*To do:*
Please print each record below exactly as it is written.

Items from a dataset:
>>
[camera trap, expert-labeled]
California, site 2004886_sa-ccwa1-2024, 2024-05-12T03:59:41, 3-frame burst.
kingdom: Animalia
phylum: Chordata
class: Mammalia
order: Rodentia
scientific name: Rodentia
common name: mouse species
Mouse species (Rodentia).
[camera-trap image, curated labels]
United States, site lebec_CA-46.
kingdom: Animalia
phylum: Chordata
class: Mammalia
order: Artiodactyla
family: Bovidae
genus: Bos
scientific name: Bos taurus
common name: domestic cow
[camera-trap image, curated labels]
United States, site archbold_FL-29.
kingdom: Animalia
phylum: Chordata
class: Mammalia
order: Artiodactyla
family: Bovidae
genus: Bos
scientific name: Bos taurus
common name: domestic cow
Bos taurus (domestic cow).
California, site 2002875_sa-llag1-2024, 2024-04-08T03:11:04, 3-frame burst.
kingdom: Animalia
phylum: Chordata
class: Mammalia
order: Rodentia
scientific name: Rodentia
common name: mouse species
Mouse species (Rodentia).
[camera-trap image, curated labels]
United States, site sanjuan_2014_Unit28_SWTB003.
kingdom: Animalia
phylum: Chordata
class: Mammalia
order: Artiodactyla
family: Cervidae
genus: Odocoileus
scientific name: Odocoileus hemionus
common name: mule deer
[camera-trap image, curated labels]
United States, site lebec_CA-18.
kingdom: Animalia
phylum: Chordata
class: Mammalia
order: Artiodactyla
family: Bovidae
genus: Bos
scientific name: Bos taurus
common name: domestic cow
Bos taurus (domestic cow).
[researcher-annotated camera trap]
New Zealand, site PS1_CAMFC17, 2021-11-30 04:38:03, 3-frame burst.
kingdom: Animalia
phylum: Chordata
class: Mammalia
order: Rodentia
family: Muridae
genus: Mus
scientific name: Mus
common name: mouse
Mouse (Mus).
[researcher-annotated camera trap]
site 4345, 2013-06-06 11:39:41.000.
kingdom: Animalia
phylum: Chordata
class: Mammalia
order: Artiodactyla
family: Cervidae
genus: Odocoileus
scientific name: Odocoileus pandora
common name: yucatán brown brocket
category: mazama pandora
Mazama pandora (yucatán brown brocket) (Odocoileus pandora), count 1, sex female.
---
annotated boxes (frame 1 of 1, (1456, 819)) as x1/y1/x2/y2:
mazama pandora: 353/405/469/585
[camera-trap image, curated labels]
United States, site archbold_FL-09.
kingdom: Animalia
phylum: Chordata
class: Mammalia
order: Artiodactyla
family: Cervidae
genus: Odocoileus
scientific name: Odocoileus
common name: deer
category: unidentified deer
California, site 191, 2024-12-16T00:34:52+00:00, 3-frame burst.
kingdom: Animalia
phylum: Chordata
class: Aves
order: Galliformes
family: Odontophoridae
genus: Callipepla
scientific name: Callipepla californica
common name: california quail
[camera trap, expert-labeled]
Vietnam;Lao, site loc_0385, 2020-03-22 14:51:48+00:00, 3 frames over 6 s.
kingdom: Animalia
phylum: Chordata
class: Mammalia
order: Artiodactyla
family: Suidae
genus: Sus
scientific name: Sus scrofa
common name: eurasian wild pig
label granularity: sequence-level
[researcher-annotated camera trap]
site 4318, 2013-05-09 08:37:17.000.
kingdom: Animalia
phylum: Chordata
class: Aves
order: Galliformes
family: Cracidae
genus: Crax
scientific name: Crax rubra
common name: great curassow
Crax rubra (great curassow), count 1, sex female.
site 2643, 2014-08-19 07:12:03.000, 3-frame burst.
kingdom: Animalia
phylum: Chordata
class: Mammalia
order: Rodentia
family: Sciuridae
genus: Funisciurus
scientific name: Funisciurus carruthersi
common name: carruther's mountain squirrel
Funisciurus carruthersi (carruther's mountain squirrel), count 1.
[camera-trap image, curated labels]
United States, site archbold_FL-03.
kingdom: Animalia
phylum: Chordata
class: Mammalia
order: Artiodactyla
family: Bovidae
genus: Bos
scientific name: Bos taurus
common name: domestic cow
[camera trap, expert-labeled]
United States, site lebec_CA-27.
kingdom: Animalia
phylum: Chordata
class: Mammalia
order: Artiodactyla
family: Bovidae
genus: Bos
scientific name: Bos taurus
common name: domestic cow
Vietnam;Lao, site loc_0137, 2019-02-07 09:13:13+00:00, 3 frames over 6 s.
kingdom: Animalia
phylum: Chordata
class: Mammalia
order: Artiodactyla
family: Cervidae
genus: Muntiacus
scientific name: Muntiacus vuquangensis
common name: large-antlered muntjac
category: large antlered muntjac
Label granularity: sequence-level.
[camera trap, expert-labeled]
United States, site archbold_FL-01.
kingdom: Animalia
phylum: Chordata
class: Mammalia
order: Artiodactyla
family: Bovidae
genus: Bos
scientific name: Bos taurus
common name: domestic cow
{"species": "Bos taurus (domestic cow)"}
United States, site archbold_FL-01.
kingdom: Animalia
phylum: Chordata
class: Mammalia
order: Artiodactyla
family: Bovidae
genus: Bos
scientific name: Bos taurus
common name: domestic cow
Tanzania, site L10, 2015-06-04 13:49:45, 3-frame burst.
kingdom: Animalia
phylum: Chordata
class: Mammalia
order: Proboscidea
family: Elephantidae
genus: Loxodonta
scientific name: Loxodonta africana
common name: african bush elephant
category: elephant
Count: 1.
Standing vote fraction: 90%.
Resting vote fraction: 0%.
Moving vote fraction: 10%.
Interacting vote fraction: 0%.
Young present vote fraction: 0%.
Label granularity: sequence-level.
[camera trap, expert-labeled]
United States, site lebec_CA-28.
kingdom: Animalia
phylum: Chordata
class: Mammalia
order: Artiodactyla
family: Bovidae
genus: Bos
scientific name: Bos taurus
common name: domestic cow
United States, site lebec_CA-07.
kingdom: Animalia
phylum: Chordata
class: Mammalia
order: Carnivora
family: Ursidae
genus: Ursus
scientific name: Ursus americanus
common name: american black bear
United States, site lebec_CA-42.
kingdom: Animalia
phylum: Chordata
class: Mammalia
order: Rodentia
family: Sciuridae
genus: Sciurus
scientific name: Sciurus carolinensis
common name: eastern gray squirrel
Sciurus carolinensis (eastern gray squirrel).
<<
*Solution:*
[camera trap, expert-labeled]
California, site 2004886_sa-ccwa1-2024, 2024-05-12T03:59:41, 3-frame burst.
kingdom: Animalia
phylum: Chordata
class: Mammalia
order: Rodentia
scientific name: Rodentia
common name: mouse species
Mouse species (Rodentia).
[camera-trap image, curated labels]
United States, site lebec_CA-46.
kingdom: Animalia
phylum: Chordata
class: Mammalia
order: Artiodactyla
family: Bovidae
genus: Bos
scientific name: Bos taurus
common name: domestic cow
[camera-trap image, curated labels]
United States, site archbold_FL-29.
kingdom: Animalia
phylum: Chordata
class: Mammalia
order: Artiodactyla
family: Bovidae
genus: Bos
scientific name: Bos taurus
common name: domestic cow
Bos taurus (domestic cow).
California, site 2002875_sa-llag1-2024, 2024-04-08T03:11:04, 3-frame burst.
kingdom: Animalia
phylum: Chordata
class: Mammalia
order: Rodentia
scientific name: Rodentia
common name: mouse species
Mouse species (Rodentia).
[camera-trap image, curated labels]
United States, site sanjuan_2014_Unit28_SWTB003.
kingdom: Animalia
phylum: Chordata
class: Mammalia
order: Artiodactyla
family: Cervidae
genus: Odocoileus
scientific name: Odocoileus hemionus
common name: mule deer
[camera-trap image, curated labels]
United States, site lebec_CA-18.
kingdom: Animalia
phylum: Chordata
class: Mammalia
order: Artiodactyla
family: Bovidae
genus: Bos
scientific name: Bos taurus
common name: domestic cow
Bos taurus (domestic cow).
[researcher-annotated camera trap]
New Zealand, site PS1_CAMFC17, 2021-11-30 04:38:03, 3-frame burst.
kingdom: Animalia
phylum: Chordata
class: Mammalia
order: Rodentia
family: Muridae
genus: Mus
scientific name: Mus
common name: mouse
Mouse (Mus).
[researcher-annotated camera trap]
site 4345, 2013-06-06 11:39:41.000.
kingdom: Animalia
phylum: Chordata
class: Mammalia
order: Artiodactyla
family: Cervidae
genus: Odocoileus
scientific name: Odocoileus pandora
common name: yucatán brown brocket
category: mazama pandora
Mazama pandora (yucatán brown brocket) (Odocoileus pandora), count 1, sex female.
---
annotated boxes (frame 1 of 1, (1456, 819)) as x1/y1/x2/y2:
mazama pandora: 353/405/469/585
[camera-trap image, curated labels]
United States, site archbold_FL-09.
kingdom: Animalia
phylum: Chordata
class: Mammalia
order: Artiodactyla
family: Cervidae
genus: Odocoileus
scientific name: Odocoileus
common name: deer
category: unidentified deer
California, site 191, 2024-12-16T00:34:52+00:00, 3-frame burst.
kingdom: Animalia
phylum: Chordata
class: Aves
order: Galliformes
family: Odontophoridae
genus: Callipepla
scientific name: Callipepla californica
common name: california quail
[camera trap, expert-labeled]
Vietnam;Lao, site loc_0385, 2020-03-22 14:51:48+00:00, 3 frames over 6 s.
kingdom: Animalia
phylum: Chordata
class: Mammalia
order: Artiodactyla
family: Suidae
genus: Sus
scientific name: Sus scrofa
common name: eurasian wild pig
label granularity: sequence-level
[researcher-annotated camera trap]
site 4318, 2013-05-09 08:37:17.000.
kingdom: Animalia
phylum: Chordata
class: Aves
order: Galliformes
family: Cracidae
genus: Crax
scientific name: Crax rubra
common name: great curassow
Crax rubra (great curassow), count 1, sex female.
site 2643, 2014-08-19 07:12:03.000, 3-frame burst.
kingdom: Animalia
phylum: Chordata
class: Mammalia
order: Rodentia
family: Sciuridae
genus: Funisciurus
scientific name: Funisciurus carruthersi
common name: carruther's mountain squirrel
Funisciurus carruthersi (carruther's mountain squirrel), count 1.
[camera-trap image, curated labels]
United States, site archbold_FL-03.
kingdom: Animalia
phylum: Chordata
class: Mammalia
order: Artiodactyla
family: Bovidae
genus: Bos
scientific name: Bos taurus
common name: domestic cow
[camera trap, expert-labeled]
United States, site lebec_CA-27.
kingdom: Animalia
phylum: Chordata
class: Mammalia
order: Artiodactyla
family: Bovidae
genus: Bos
scientific name: Bos taurus
common name: domestic cow
Vietnam;Lao, site loc_0137, 2019-02-07 09:13:13+00:00, 3 frames over 6 s.
kingdom: Animalia
phylum: Chordata
class: Mammalia
order: Artiodactyla
family: Cervidae
genus: Muntiacus
scientific name: Muntiacus vuquangensis
common name: large-antlered muntjac
category: large antlered muntjac
Label granularity: sequence-level.
[camera trap, expert-labeled]
United States, site archbold_FL-01.
kingdom: Animalia
phylum: Chordata
class: Mammalia
order: Artiodactyla
family: Bovidae
genus: Bos
scientific name: Bos taurus
common name: domestic cow
{"species": "Bos taurus (domestic cow)"}
United States, site archbold_FL-01.
kingdom: Animalia
phylum: Chordata
class: Mammalia
order: Artiodactyla
family: Bovidae
genus: Bos
scientific name: Bos taurus
common name: domestic cow
Tanzania, site L10, 2015-06-04 13:49:45, 3-frame burst.
kingdom: Animalia
phylum: Chordata
class: Mammalia
order: Proboscidea
family: Elephantidae
genus: Loxodonta
scientific name: Loxodonta africana
common name: african bush elephant
category: elephant
Count: 1.
Standing vote fraction: 90%.
Resting vote fraction: 0%.
Moving vote fraction: 10%.
Interacting vote fraction: 0%.
Young present vote fraction: 0%.
Label granularity: sequence-level.
[camera trap, expert-labeled]
United States, site lebec_CA-28.
kingdom: Animalia
phylum: Chordata
class: Mammalia
order: Artiodactyla
family: Bovidae
genus: Bos
scientific name: Bos taurus
common name: domestic cow
United States, site lebec_CA-07.
kingdom: Animalia
phylum: Chordata
class: Mammalia
order: Carnivora
family: Ursidae
genus: Ursus
scientific name: Ursus americanus
common name: american black bear
United States, site lebec_CA-42.
kingdom: Animalia
phylum: Chordata
class: Mammalia
order: Rodentia
family: Sciuridae
genus: Sciurus
scientific name: Sciurus carolinensis
common name: eastern gray squirrel
Sciurus carolinensis (eastern gray squirrel).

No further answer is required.